- **RECORDED DATA**
━━━

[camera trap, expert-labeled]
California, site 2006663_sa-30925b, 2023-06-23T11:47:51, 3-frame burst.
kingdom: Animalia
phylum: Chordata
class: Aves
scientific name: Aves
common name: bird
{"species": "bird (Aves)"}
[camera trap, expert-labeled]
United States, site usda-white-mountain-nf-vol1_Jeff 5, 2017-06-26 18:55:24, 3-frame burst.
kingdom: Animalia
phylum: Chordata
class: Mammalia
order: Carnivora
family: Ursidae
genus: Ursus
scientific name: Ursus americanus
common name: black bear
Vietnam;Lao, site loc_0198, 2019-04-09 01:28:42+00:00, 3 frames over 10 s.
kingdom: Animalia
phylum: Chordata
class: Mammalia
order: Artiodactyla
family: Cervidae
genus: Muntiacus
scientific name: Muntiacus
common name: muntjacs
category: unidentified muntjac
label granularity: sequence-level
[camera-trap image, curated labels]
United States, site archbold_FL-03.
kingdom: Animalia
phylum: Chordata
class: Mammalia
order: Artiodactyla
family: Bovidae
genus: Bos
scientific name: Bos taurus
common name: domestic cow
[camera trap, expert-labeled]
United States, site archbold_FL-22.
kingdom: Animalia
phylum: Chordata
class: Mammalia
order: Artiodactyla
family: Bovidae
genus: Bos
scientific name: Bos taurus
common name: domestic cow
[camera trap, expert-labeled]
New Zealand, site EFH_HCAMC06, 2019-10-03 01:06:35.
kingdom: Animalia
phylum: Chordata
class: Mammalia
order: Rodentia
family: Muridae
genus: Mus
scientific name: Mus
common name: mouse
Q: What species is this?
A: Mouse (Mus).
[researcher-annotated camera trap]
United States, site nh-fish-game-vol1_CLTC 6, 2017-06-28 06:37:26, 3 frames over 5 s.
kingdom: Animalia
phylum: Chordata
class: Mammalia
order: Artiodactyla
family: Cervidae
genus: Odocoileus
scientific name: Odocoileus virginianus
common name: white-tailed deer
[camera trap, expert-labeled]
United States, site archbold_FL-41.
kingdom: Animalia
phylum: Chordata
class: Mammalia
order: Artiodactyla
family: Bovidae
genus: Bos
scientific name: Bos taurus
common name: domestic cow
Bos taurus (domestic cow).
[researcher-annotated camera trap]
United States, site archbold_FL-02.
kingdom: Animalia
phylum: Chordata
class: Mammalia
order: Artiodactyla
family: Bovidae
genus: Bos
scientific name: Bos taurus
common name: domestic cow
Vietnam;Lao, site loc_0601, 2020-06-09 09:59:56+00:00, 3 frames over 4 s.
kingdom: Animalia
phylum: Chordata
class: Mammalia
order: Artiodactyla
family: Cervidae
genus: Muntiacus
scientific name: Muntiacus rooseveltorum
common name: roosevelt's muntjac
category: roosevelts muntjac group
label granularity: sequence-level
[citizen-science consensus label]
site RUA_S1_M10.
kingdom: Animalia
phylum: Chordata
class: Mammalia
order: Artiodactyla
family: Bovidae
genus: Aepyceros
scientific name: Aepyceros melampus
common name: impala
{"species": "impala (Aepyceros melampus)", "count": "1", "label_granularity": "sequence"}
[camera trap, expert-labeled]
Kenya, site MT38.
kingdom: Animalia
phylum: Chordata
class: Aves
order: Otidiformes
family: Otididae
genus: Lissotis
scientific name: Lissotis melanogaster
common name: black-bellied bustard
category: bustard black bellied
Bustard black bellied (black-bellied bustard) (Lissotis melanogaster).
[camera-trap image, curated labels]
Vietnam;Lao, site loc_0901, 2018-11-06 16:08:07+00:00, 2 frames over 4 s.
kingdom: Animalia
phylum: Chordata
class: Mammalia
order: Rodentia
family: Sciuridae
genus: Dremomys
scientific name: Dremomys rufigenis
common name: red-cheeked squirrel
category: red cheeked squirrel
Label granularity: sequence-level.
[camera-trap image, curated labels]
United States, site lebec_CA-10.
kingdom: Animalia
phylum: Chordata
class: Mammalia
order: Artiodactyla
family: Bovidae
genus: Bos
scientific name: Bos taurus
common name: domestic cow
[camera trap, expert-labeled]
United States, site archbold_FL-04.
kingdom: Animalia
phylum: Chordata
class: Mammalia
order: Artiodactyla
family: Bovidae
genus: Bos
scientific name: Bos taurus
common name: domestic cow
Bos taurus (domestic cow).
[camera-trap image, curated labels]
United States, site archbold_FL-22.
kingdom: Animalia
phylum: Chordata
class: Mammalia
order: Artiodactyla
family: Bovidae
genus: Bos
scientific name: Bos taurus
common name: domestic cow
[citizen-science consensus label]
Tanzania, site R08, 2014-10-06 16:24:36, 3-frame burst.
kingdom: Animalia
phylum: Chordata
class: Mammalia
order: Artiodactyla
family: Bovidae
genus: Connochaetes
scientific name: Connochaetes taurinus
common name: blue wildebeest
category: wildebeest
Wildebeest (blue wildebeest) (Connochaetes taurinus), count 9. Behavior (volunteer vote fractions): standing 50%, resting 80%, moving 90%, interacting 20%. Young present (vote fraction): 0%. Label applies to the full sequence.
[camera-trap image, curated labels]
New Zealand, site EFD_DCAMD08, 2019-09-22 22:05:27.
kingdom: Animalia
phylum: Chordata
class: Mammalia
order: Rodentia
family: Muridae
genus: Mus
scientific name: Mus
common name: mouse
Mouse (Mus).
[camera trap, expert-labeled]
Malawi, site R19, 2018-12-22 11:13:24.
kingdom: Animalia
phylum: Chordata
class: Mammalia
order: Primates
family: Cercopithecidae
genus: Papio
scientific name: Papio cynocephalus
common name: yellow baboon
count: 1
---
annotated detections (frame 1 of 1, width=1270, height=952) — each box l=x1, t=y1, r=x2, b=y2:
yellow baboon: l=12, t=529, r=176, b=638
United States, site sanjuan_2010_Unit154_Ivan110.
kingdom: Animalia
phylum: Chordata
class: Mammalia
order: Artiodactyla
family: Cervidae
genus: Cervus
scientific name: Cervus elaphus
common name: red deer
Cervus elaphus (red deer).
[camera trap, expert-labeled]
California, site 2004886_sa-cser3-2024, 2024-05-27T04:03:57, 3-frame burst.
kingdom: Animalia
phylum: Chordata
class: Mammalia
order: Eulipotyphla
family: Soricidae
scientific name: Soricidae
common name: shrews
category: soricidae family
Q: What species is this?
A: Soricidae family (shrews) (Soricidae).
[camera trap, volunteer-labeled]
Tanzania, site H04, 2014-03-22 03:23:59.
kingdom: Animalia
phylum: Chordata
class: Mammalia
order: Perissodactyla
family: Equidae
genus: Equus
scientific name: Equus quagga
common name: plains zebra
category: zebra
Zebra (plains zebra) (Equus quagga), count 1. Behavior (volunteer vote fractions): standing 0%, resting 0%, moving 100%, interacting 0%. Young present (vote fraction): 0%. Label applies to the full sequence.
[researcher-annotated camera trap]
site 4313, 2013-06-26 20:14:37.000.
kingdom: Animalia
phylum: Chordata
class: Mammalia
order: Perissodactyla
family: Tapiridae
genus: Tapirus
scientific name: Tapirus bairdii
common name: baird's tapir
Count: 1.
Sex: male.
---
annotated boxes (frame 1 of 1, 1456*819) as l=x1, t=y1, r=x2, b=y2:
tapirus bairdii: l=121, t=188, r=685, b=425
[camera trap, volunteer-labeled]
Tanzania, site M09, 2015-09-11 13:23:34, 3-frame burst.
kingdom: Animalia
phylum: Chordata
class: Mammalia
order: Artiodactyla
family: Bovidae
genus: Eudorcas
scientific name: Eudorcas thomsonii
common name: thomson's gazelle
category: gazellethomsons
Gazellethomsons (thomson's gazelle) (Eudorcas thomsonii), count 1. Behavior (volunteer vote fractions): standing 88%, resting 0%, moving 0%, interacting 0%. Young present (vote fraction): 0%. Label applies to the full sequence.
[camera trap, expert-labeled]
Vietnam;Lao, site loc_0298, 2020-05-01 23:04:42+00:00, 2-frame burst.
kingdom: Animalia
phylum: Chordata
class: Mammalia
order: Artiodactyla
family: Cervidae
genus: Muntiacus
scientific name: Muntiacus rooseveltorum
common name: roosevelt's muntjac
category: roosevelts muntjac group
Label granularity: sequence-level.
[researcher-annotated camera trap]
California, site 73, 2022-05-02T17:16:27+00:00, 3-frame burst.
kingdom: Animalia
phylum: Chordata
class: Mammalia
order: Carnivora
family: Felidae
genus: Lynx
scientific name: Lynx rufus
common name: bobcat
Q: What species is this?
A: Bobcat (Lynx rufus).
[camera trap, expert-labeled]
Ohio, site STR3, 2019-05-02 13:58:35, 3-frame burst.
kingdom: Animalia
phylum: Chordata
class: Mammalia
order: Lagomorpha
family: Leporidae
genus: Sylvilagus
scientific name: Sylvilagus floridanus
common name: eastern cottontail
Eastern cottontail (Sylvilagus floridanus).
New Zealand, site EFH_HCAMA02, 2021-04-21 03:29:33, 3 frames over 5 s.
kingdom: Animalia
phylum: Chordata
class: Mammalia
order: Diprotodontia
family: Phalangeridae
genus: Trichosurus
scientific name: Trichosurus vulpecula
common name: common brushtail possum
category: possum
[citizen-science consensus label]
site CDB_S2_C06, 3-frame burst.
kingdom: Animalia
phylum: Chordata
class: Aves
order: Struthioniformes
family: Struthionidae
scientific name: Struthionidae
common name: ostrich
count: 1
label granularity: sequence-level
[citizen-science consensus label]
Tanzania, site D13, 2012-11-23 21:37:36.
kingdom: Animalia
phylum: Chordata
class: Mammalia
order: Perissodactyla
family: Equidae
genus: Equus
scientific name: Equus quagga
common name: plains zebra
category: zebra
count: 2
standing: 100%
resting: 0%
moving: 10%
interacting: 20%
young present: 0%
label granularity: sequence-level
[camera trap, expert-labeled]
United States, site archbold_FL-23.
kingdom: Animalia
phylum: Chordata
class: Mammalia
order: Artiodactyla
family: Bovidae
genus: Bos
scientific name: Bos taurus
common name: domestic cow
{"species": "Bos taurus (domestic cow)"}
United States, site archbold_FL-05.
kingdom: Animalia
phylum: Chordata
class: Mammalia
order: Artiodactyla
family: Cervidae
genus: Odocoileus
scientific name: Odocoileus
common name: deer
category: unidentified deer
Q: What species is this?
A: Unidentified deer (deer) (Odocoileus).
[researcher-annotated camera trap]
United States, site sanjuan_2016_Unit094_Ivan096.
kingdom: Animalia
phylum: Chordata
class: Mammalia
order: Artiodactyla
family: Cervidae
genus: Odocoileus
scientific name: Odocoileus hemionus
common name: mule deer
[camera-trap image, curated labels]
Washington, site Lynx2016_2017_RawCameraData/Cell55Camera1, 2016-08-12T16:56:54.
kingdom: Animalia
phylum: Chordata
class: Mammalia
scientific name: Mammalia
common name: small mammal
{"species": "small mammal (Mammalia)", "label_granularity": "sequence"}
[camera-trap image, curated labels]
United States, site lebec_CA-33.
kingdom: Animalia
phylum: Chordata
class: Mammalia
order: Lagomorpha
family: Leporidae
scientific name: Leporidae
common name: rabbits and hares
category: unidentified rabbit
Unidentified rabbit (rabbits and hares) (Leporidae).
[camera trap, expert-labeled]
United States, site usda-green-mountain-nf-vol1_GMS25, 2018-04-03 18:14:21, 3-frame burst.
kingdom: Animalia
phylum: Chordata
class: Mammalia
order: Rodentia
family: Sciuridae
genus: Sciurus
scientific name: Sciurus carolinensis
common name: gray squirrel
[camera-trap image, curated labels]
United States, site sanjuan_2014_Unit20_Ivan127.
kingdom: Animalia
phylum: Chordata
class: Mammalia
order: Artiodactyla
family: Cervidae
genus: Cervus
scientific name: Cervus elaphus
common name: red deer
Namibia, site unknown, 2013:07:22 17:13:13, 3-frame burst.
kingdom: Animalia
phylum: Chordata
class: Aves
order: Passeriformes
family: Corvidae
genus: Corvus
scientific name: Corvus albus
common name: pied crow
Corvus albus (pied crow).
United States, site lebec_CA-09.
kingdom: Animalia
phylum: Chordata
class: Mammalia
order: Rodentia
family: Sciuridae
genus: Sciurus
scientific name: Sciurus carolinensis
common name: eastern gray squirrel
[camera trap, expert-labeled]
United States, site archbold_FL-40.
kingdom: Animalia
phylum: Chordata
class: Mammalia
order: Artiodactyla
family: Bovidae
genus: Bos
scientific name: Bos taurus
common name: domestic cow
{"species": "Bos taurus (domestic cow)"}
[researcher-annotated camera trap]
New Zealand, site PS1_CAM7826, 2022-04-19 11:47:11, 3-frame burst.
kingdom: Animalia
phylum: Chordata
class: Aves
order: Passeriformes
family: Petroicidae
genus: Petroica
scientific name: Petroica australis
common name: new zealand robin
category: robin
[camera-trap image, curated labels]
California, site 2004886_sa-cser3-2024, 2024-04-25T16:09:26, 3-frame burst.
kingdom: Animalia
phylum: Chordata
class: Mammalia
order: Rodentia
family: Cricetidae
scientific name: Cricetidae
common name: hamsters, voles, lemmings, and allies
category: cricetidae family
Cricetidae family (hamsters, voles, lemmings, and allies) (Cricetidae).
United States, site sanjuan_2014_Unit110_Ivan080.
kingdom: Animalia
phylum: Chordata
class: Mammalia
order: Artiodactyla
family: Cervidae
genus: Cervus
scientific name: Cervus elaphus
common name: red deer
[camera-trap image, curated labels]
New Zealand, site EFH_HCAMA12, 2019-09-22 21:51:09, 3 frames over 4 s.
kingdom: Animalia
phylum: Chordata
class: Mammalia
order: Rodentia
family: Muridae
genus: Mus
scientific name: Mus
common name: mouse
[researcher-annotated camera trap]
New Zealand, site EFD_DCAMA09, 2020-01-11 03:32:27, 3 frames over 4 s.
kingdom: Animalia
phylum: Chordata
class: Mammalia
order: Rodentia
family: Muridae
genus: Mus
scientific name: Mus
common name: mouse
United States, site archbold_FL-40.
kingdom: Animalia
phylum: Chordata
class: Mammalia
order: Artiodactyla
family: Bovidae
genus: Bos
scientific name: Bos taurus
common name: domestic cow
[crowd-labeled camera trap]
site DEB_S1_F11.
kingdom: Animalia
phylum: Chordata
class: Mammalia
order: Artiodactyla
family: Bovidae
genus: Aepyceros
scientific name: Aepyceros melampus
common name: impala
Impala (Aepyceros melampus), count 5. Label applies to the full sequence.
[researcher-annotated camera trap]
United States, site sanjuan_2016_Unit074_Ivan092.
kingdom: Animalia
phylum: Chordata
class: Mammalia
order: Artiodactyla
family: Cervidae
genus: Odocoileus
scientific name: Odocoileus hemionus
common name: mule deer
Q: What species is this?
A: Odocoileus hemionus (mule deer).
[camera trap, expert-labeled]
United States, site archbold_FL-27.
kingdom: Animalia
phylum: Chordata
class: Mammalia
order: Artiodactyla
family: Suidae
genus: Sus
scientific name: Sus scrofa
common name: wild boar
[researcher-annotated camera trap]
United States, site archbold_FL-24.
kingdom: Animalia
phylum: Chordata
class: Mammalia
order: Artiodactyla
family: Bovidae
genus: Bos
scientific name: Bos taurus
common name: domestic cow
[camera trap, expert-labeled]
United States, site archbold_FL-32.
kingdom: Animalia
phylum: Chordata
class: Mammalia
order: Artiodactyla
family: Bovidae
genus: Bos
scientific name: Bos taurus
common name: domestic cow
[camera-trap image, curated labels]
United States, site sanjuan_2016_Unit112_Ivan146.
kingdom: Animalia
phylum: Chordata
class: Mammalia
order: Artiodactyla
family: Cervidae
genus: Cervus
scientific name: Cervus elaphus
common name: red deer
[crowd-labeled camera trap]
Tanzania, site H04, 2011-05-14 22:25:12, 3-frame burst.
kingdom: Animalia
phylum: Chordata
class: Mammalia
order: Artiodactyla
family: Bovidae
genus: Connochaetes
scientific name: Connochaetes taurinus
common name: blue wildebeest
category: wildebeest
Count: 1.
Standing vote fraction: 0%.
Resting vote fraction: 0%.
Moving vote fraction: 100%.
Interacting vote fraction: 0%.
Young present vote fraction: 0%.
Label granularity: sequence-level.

━━━

If a line in the listing holds the word "Vietnam", list that line.

Vietnam;Lao, site loc_0198, 2019-04-09 01:28:42+00:00, 3 frames over 10 s.
Vietnam;Lao, site loc_0601, 2020-06-09 09:59:56+00:00, 3 frames over 4 s.
Vietnam;Lao, site loc_0901, 2018-11-06 16:08:07+00:00, 2 frames over 4 s.
Vietnam;Lao, site loc_0298, 2020-05-01 23:04:42+00:00, 2-frame burst.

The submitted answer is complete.